Robert the Bruce gegen König Edward I.
Und spätestens ab da ging es mit "Outlaw King" so schnell den Bach herunter, wie mit dem Frieden zwischen der englischen Krone und Robert the Bruce. Nachdem er sich selbst zum König ernannt hatte, machte er sich daran, Verbündete zu finden und gegen König Edward I. in den Krieg zu ziehen.
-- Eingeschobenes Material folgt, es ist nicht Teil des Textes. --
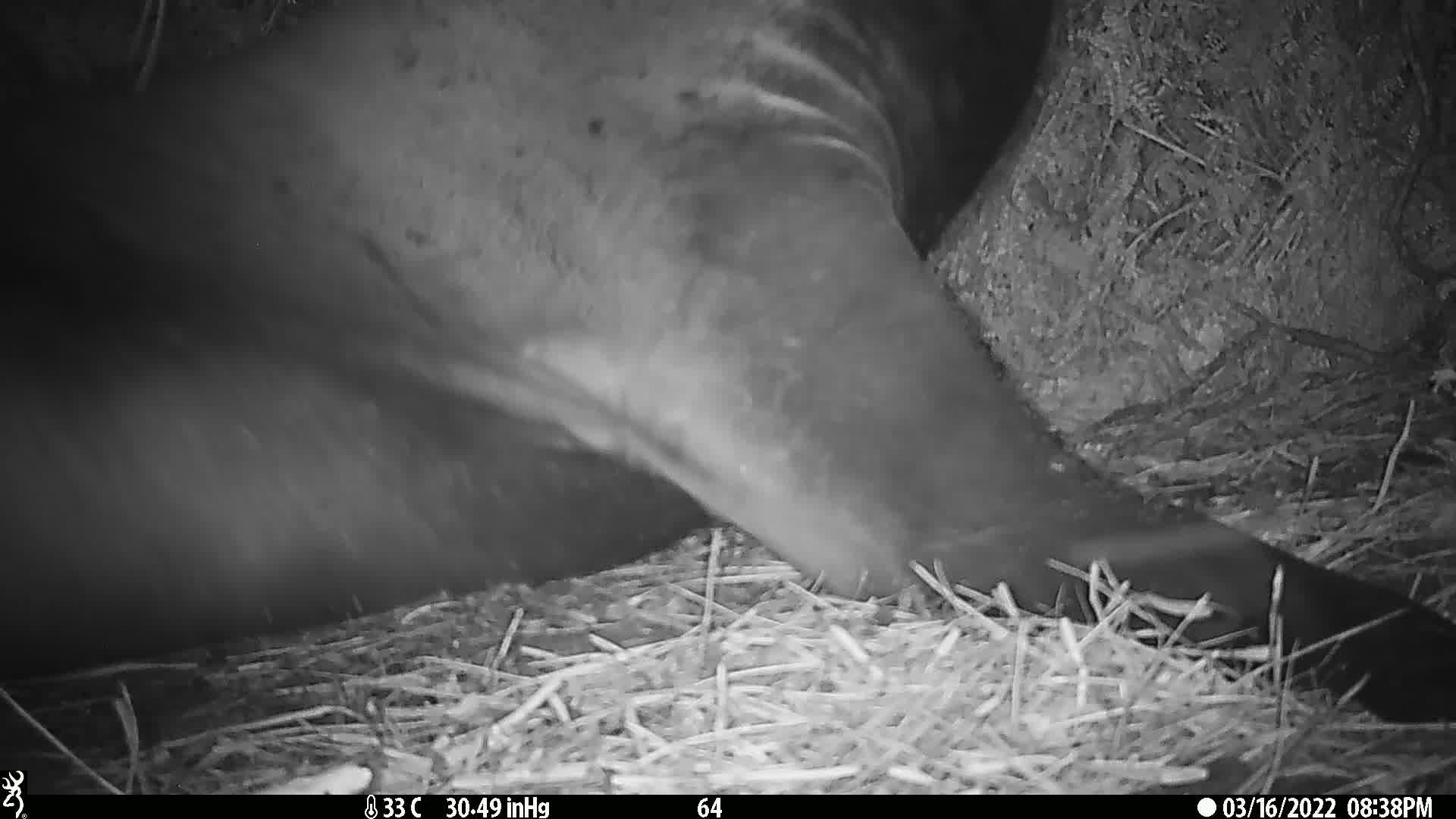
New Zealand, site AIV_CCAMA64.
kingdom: Animalia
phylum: Chordata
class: Mammalia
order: Carnivora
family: Otariidae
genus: Phocarctos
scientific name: Phocarctos hookeri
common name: new zealand sea lion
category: sealion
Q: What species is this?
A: Sealion (new zealand sea lion) (Phocarctos hookeri).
Doch statt auf imposante Schlachten und den Wunsch nach Unabhängigkeit der Schotten zu setzen, plätschert "Outlaw King" einfach so vor sich hin. Ja, es gibt kleine Auseinandersetzungen, doch mit Gänsehaut-Feeling à la "Braveheart" hat das herzlich wenig zu tun. Teilweise springt der Film so schnell in der Zeit voran, dass man kaum hinterherkommt und im nächsten Moment werden einige Szenen bis ins kleinste Detail erzählt.
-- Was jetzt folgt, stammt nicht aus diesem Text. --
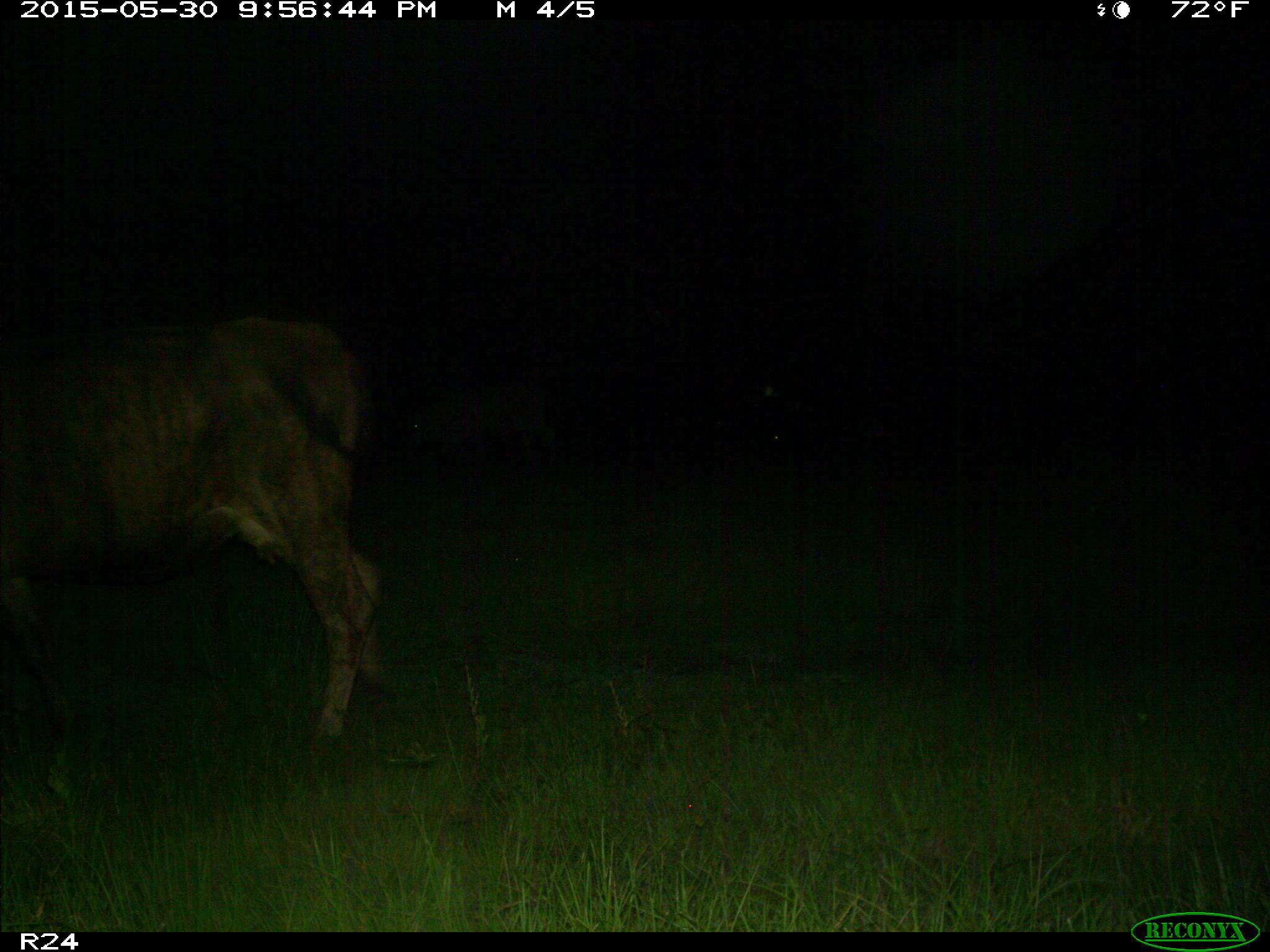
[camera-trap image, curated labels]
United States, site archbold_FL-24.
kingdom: Animalia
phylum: Chordata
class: Mammalia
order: Artiodactyla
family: Bovidae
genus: Bos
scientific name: Bos taurus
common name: domestic cow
Gekürzte Fassung ist immer noch zu lang
"Outlaw King" geht etwas mehr als zwei Stunden und ist sogar schon die "gekürzte Fassung". Auf dem Toronto Film Festival, wo der Film Premiere feierte, war er noch um einiges länger. Doch Mackenzie nahm sich die Kritik vor Ort zu Herzen und kürzte, was das Zeug hielt. Rund 20 Minuten sind im Schnittraum noch mal entfallen – doch ob es dem Film genützt hat, sei einmal dahingestellt.
Ich hatte mehrfach das Bedürfnis den Fernseher auszuschalten, da ich nicht das Gefühl hatte, dass die Story wirklich voranschreitet. Irgendwie kommt Robert the Bruce nicht so recht zu Potte und wirkt auch nicht allzu motiviert. Ich meine, hallo? Es geht hier um die Unabhängigkeit seiner Heimat. Zum Vergleich: "Braveheart" geht knapp drei Stunden und ist alles andere als langwierig und zäh erzählt.
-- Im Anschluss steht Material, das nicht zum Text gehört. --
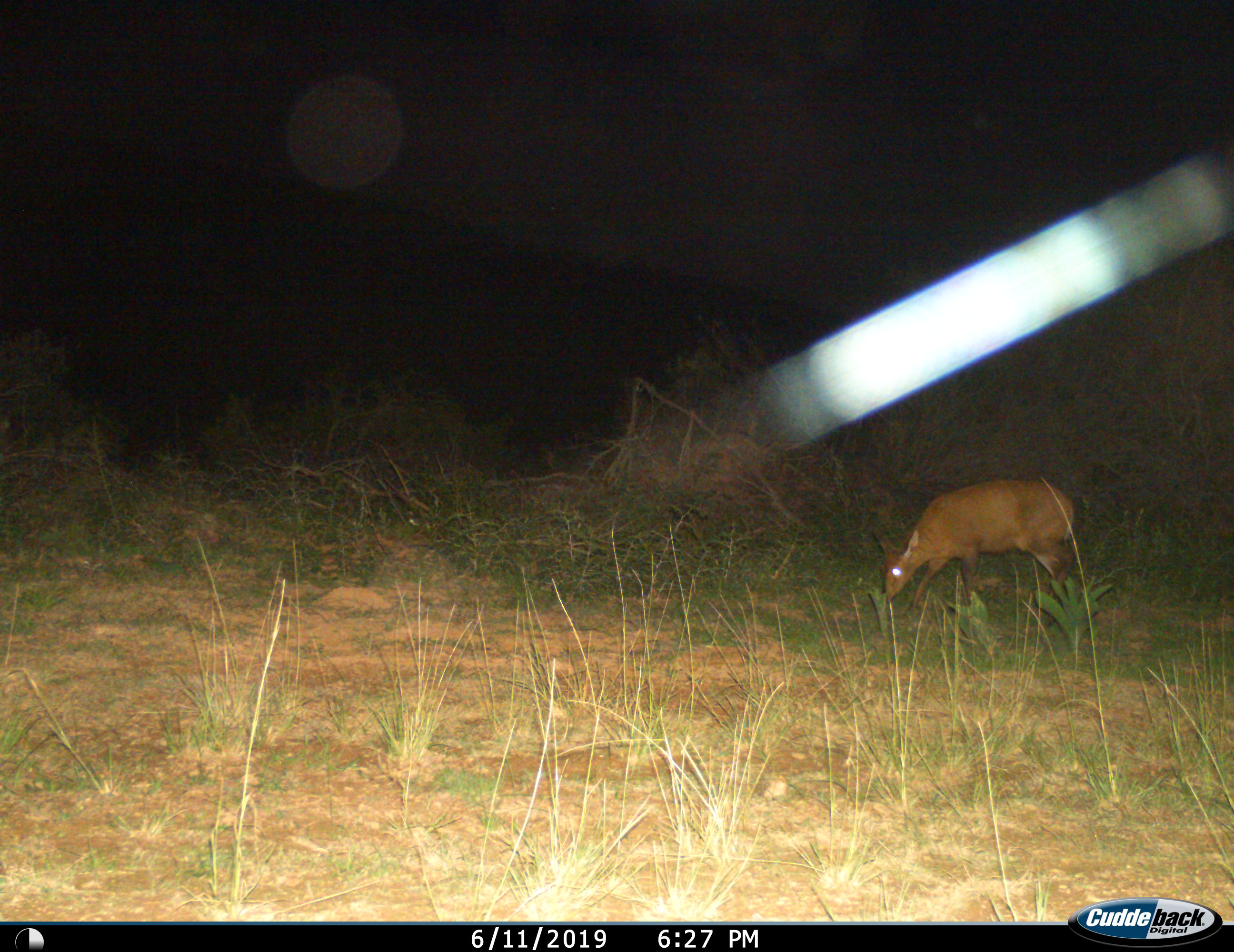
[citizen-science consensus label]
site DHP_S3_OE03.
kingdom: Animalia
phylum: Chordata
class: Mammalia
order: Artiodactyla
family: Bovidae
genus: Raphicerus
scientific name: Raphicerus campestris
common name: steenbok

Was nach "Outlaw King" bleibt ...

Ja, vielleicht ist es zu viel verlangt, "Outlaw King" mit "Braveheart" zu vergleichen, der immerhin fünf Oscars gewonnen hat. Doch allein die Thematik legt es nun einmal nahe. Robert the Bruce ist schließlich in gewisser Weise ein direkter Nachfolger von William Wallace, doch was bei "Braveheart" noch spannend inszeniert wurde, plätschert in "Outlaw King" irgendwie nur vor sich hin. Personen und Auseinandersetzungen sind nichts weiter als Schall und Rauch und die Schlachten hinterlassen – trotz aufwendiger Produktion – keinen bleibenden Eindruck.
Das Einzige, was nach "Outlaw King" bleibt, ist der Wunsch, nach Schottland zu reisen und sich selbst einen Eindruck von der beeindruckenden Landschaft zu machen. Oder alternativ noch mal "Braveheart" anzuschmeißen.